WHAT YOU SHOULD DO: From first entry to last, give the listing again verbatim.

PROVIDED ENTRIES:
━━━━
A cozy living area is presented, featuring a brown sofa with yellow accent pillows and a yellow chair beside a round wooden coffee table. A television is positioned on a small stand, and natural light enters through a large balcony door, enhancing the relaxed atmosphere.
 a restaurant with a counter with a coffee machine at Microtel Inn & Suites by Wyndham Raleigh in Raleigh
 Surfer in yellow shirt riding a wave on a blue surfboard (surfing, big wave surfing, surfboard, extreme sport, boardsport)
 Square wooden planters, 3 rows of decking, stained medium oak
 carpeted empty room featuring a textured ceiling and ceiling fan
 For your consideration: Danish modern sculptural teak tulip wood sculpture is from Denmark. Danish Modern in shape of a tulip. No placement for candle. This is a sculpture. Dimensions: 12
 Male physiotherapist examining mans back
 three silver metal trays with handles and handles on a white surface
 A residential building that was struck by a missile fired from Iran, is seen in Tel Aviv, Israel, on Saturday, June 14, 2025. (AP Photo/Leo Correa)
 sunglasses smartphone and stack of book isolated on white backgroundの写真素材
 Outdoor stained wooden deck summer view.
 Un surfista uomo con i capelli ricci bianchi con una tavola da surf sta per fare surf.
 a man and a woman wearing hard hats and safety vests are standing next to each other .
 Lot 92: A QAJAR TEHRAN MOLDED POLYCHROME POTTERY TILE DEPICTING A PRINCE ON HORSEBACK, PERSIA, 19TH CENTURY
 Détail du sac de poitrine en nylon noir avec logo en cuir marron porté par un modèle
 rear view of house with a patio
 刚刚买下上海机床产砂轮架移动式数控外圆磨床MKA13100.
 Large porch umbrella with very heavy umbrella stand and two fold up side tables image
━━━━
EXPECTED ANSWER:
A cozy living area is presented, featuring a brown sofa with yellow accent pillows and a yellow chair beside a round wooden coffee table. A television is positioned on a small stand, and natural light enters through a large balcony door, enhancing the relaxed atmosphere.
 a restaurant with a counter with a coffee machine at Microtel Inn & Suites by Wyndham Raleigh in Raleigh
 Surfer in yellow shirt riding a wave on a blue surfboard (surfing, big wave surfing, surfboard, extreme sport, boardsport)
 Square wooden planters, 3 rows of decking, stained medium oak
 carpeted empty room featuring a textured ceiling and ceiling fan
 For your consideration: Danish modern sculptural teak tulip wood sculpture is from Denmark. Danish Modern in shape of a tulip. No placement for candle. This is a sculpture. Dimensions: 12
 Male physiotherapist examining mans back
 three silver metal trays with handles and handles on a white surface
 A residential building that was struck by a missile fired from Iran, is seen in Tel Aviv, Israel, on Saturday, June 14, 2025. (AP Photo/Leo Correa)
 sunglasses smartphone and stack of book isolated on white backgroundの写真素材
 Outdoor stained wooden deck summer view.
 Un surfista uomo con i capelli ricci bianchi con una tavola da surf sta per fare surf.
 a man and a woman wearing hard hats and safety vests are standing next to each other .
 Lot 92: A QAJAR TEHRAN MOLDED POLYCHROME POTTERY TILE DEPICTING A PRINCE ON HORSEBACK, PERSIA, 19TH CENTURY
 Détail du sac de poitrine en nylon noir avec logo en cuir marron porté par un modèle
 rear view of house with a patio
 刚刚买下上海机床产砂轮架移动式数控外圆磨床MKA13100.
 Large porch umbrella with very heavy umbrella stand and two fold up side tables image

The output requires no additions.